● What the exercise asks: Exactly as given, reproduce the records in full.

● Data for review:
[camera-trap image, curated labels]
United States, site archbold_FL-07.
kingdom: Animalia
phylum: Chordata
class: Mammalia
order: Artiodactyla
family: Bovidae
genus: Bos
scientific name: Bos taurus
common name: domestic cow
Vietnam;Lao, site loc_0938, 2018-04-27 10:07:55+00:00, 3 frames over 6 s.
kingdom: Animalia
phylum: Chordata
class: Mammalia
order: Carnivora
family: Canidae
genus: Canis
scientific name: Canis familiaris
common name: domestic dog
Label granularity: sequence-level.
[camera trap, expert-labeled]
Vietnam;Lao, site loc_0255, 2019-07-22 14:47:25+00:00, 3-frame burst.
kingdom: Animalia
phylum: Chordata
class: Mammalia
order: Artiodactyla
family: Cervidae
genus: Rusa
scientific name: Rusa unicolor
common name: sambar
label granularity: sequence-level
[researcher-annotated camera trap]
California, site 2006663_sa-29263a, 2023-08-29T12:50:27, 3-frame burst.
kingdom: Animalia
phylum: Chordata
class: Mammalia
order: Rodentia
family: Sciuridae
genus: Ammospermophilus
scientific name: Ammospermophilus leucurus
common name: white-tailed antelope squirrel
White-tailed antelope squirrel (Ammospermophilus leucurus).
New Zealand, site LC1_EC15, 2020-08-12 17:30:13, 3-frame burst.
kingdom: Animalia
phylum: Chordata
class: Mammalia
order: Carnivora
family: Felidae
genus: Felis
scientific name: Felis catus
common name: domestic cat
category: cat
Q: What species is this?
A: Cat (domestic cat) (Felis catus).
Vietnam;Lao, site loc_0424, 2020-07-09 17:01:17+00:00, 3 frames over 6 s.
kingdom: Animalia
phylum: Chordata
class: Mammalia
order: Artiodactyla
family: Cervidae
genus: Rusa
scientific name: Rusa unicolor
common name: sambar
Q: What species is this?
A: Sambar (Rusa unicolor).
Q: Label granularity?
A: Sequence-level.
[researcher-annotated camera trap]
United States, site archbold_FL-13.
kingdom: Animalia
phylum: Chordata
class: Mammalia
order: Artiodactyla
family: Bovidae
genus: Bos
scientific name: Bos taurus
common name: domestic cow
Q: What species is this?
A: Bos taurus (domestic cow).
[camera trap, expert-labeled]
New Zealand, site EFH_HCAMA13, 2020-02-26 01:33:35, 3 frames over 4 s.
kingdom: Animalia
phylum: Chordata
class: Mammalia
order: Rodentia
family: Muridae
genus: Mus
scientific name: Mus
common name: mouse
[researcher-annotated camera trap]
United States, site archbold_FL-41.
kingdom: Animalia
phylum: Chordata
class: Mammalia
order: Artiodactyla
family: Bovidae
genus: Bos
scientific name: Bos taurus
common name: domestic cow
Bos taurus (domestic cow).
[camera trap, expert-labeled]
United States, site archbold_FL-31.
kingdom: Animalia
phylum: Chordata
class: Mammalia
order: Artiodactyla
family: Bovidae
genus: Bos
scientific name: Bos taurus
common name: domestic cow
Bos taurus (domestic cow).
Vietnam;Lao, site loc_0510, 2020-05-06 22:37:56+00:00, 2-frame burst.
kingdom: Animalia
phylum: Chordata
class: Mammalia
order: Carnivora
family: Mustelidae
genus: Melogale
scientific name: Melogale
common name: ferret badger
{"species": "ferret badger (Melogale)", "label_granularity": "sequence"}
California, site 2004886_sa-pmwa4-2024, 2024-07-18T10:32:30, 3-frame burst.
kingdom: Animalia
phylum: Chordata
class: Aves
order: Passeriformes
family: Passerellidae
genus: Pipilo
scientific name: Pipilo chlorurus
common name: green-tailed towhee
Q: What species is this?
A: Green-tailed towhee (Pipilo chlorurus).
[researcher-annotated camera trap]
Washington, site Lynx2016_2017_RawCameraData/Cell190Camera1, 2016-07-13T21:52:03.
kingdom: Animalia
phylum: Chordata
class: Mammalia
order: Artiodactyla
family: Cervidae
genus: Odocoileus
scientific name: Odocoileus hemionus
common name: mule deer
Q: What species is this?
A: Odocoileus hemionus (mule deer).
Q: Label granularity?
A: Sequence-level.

● The completed task:
[camera-trap image, curated labels]
United States, site archbold_FL-07.
kingdom: Animalia
phylum: Chordata
class: Mammalia
order: Artiodactyla
family: Bovidae
genus: Bos
scientific name: Bos taurus
common name: domestic cow
Vietnam;Lao, site loc_0938, 2018-04-27 10:07:55+00:00, 3 frames over 6 s.
kingdom: Animalia
phylum: Chordata
class: Mammalia
order: Carnivora
family: Canidae
genus: Canis
scientific name: Canis familiaris
common name: domestic dog
Label granularity: sequence-level.
[camera trap, expert-labeled]
Vietnam;Lao, site loc_0255, 2019-07-22 14:47:25+00:00, 3-frame burst.
kingdom: Animalia
phylum: Chordata
class: Mammalia
order: Artiodactyla
family: Cervidae
genus: Rusa
scientific name: Rusa unicolor
common name: sambar
label granularity: sequence-level
[researcher-annotated camera trap]
California, site 2006663_sa-29263a, 2023-08-29T12:50:27, 3-frame burst.
kingdom: Animalia
phylum: Chordata
class: Mammalia
order: Rodentia
family: Sciuridae
genus: Ammospermophilus
scientific name: Ammospermophilus leucurus
common name: white-tailed antelope squirrel
White-tailed antelope squirrel (Ammospermophilus leucurus).
New Zealand, site LC1_EC15, 2020-08-12 17:30:13, 3-frame burst.
kingdom: Animalia
phylum: Chordata
class: Mammalia
order: Carnivora
family: Felidae
genus: Felis
scientific name: Felis catus
common name: domestic cat
category: cat
Q: What species is this?
A: Cat (domestic cat) (Felis catus).
Vietnam;Lao, site loc_0424, 2020-07-09 17:01:17+00:00, 3 frames over 6 s.
kingdom: Animalia
phylum: Chordata
class: Mammalia
order: Artiodactyla
family: Cervidae
genus: Rusa
scientific name: Rusa unicolor
common name: sambar
Q: What species is this?
A: Sambar (Rusa unicolor).
Q: Label granularity?
A: Sequence-level.
[researcher-annotated camera trap]
United States, site archbold_FL-13.
kingdom: Animalia
phylum: Chordata
class: Mammalia
order: Artiodactyla
family: Bovidae
genus: Bos
scientific name: Bos taurus
common name: domestic cow
Q: What species is this?
A: Bos taurus (domestic cow).
[camera trap, expert-labeled]
New Zealand, site EFH_HCAMA13, 2020-02-26 01:33:35, 3 frames over 4 s.
kingdom: Animalia
phylum: Chordata
class: Mammalia
order: Rodentia
family: Muridae
genus: Mus
scientific name: Mus
common name: mouse
[researcher-annotated camera trap]
United States, site archbold_FL-41.
kingdom: Animalia
phylum: Chordata
class: Mammalia
order: Artiodactyla
family: Bovidae
genus: Bos
scientific name: Bos taurus
common name: domestic cow
Bos taurus (domestic cow).
[camera trap, expert-labeled]
United States, site archbold_FL-31.
kingdom: Animalia
phylum: Chordata
class: Mammalia
order: Artiodactyla
family: Bovidae
genus: Bos
scientific name: Bos taurus
common name: domestic cow
Bos taurus (domestic cow).
Vietnam;Lao, site loc_0510, 2020-05-06 22:37:56+00:00, 2-frame burst.
kingdom: Animalia
phylum: Chordata
class: Mammalia
order: Carnivora
family: Mustelidae
genus: Melogale
scientific name: Melogale
common name: ferret badger
{"species": "ferret badger (Melogale)", "label_granularity": "sequence"}
California, site 2004886_sa-pmwa4-2024, 2024-07-18T10:32:30, 3-frame burst.
kingdom: Animalia
phylum: Chordata
class: Aves
order: Passeriformes
family: Passerellidae
genus: Pipilo
scientific name: Pipilo chlorurus
common name: green-tailed towhee
Q: What species is this?
A: Green-tailed towhee (Pipilo chlorurus).
[researcher-annotated camera trap]
Washington, site Lynx2016_2017_RawCameraData/Cell190Camera1, 2016-07-13T21:52:03.
kingdom: Animalia
phylum: Chordata
class: Mammalia
order: Artiodactyla
family: Cervidae
genus: Odocoileus
scientific name: Odocoileus hemionus
common name: mule deer
Q: What species is this?
A: Odocoileus hemionus (mule deer).
Q: Label granularity?
A: Sequence-level.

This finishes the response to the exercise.